WHAT TO PRODUCE: Although pictures appear in the records, the copy must leave them out and match everything else exactly.

EXTRACTED RECORDS:

□ □ □ □

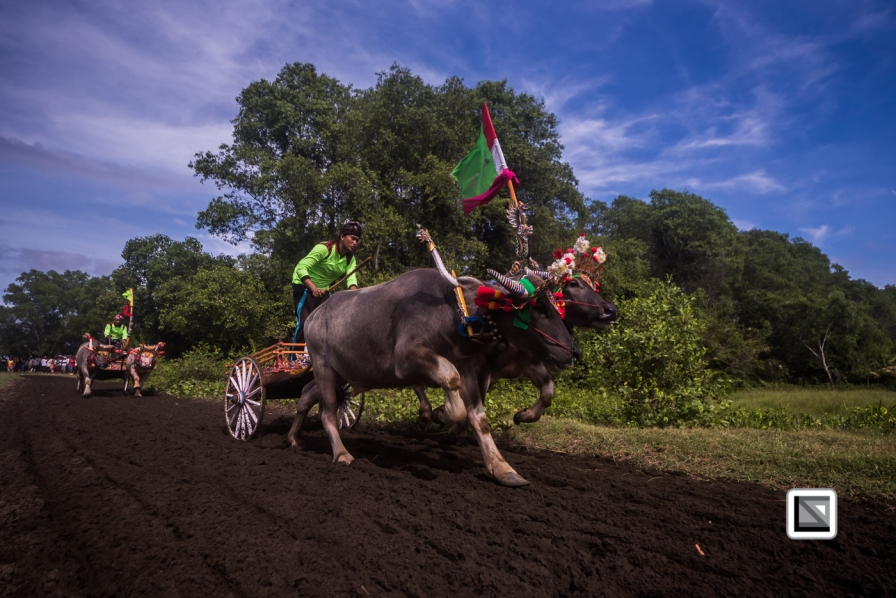 Indonesia-Bali-Makepung_Jembrana_Cup-Tuwed_Village_Circuit-100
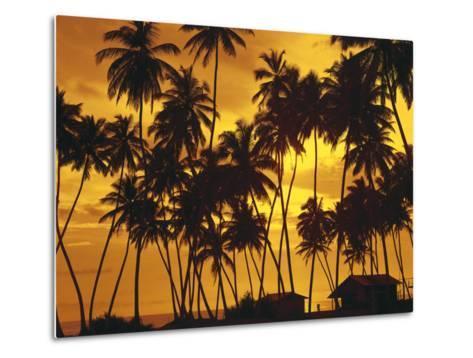 Palm Beach, Sundown-Thonig-Metal Print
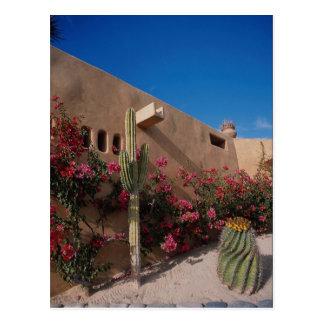 Cabo San Lucas, Baja, Mexico Post Card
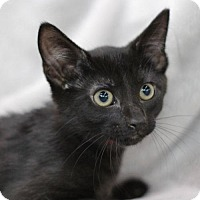Domestic Shorthair Cat for adoption in Raleigh, North Carolina - Poe K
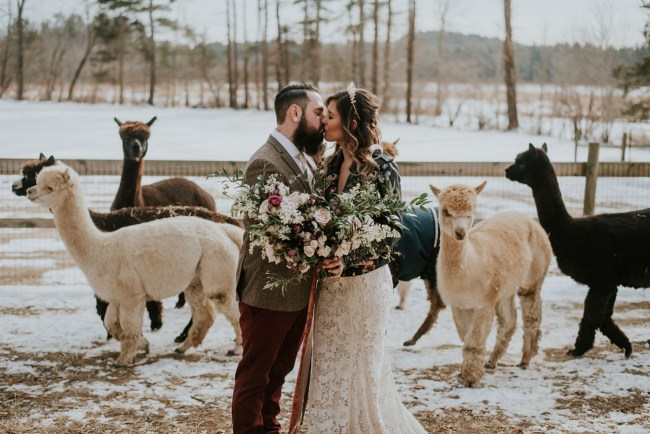 Alpaca Winter Wedding Inspiration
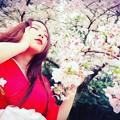 写真: 桜と色香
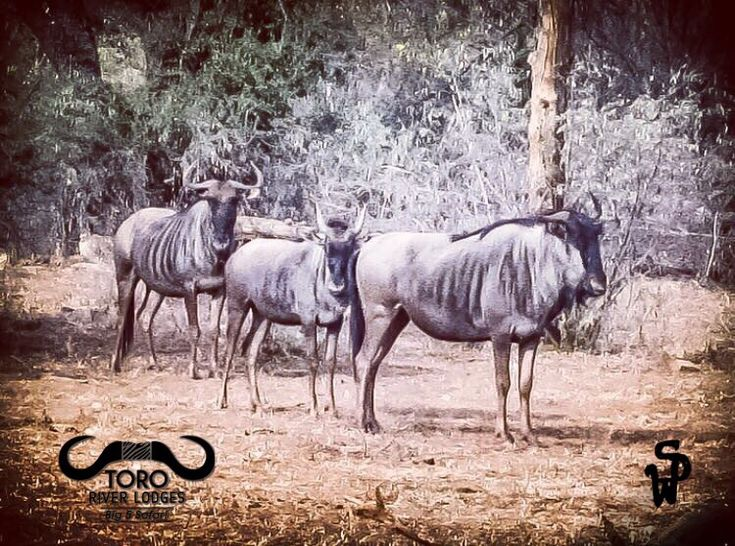Fact of the Day: The Great Wildebeest Migration refers to the massive anual movement of a vast number of wildebeest, over 1.5 million, searching for food and water between Tanzania and Kenya.  While on many documentaries, the migration may seem like quite the chaotic frenzy, research has now shown that a herd of wildebeest possesses 'swarm intelligence', this means the wildebeest systematically explore and overcome an obstacle as one. They succeed as a herd through trial and error together.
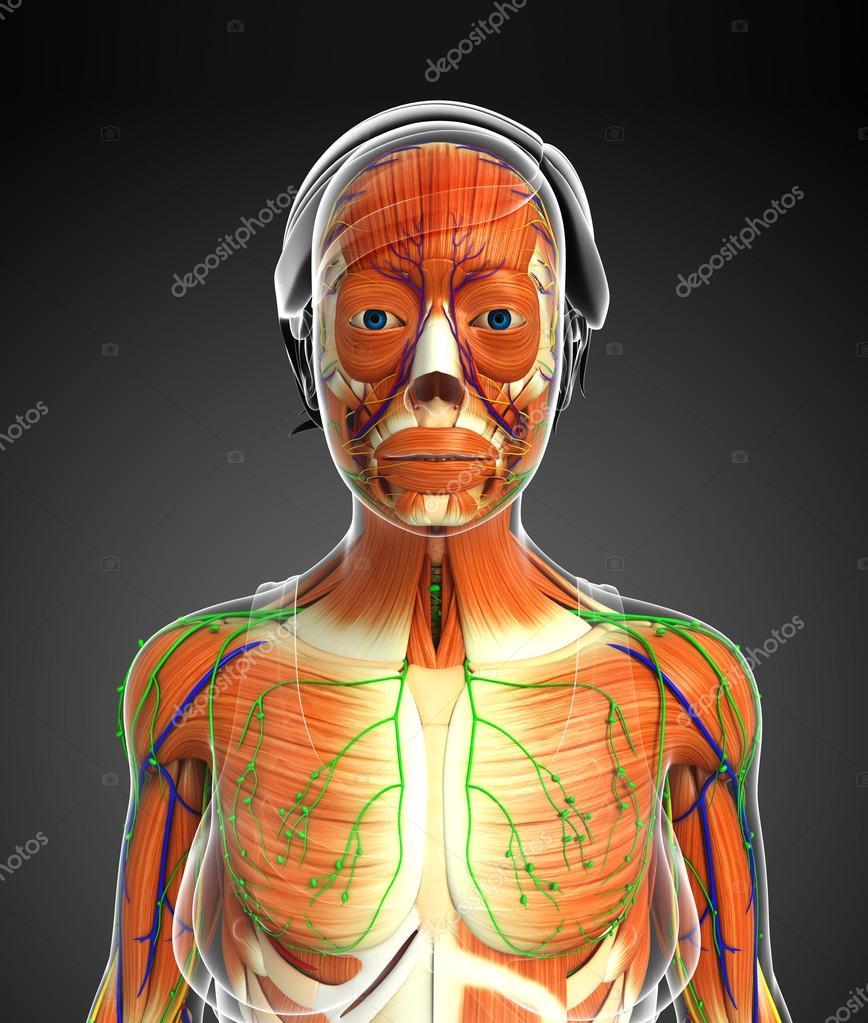 Tolle Anatomie Des Menschlichen Beinmuskeln Zeitgenössisch ...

□ □ □ □

ANSWER TO THIS EXERCISE:
 Indonesia-Bali-Makepung_Jembrana_Cup-Tuwed_Village_Circuit-100
 Palm Beach, Sundown-Thonig-Metal Print
 Cabo San Lucas, Baja, Mexico Post Card
Domestic Shorthair Cat for adoption in Raleigh, North Carolina - Poe K
 Alpaca Winter Wedding Inspiration
 写真: 桜と色香
Fact of the Day: The Great Wildebeest Migration refers to the massive anual movement of a vast number of wildebeest, over 1.5 million, searching for food and water between Tanzania and Kenya.  While on many documentaries, the migration may seem like quite the chaotic frenzy, research has now shown that a herd of wildebeest possesses 'swarm intelligence', this means the wildebeest systematically explore and overcome an obstacle as one. They succeed as a herd through trial and error together.
 Tolle Anatomie Des Menschlichen Beinmuskeln Zeitgenössisch ...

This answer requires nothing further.